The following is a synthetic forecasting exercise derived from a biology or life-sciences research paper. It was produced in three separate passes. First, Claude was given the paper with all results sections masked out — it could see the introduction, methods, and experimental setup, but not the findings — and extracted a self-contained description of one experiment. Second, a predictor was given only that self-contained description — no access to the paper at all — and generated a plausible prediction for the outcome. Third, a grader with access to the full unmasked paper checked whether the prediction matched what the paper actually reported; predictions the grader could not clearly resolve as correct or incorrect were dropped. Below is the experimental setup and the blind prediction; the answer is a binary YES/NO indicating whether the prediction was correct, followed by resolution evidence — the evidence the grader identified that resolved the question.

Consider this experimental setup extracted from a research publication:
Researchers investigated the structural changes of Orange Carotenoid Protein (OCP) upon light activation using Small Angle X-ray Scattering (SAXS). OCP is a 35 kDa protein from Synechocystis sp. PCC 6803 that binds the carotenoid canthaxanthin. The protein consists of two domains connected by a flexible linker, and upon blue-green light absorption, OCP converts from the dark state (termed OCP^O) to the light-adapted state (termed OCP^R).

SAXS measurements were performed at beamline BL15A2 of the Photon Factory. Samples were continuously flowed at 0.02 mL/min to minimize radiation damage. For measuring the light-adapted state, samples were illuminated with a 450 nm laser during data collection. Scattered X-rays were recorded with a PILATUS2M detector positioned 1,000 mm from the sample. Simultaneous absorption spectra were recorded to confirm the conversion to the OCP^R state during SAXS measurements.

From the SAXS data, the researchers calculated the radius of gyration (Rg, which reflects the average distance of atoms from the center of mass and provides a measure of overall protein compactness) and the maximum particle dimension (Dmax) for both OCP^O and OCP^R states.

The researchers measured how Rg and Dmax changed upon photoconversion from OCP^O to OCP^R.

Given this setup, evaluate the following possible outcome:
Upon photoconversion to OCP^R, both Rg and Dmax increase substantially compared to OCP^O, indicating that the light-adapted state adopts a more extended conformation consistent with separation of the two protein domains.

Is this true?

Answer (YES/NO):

━━━━━━━━━━━━━━━━

Give back exactly the lines from the one that contains "Upon photoconversion to" to the end of the data above, both of those lines included.

Task result:
Upon photoconversion to OCP^R, both Rg and Dmax increase substantially compared to OCP^O, indicating that the light-adapted state adopts a more extended conformation consistent with separation of the two protein domains.

Is this true?

Answer (YES/NO):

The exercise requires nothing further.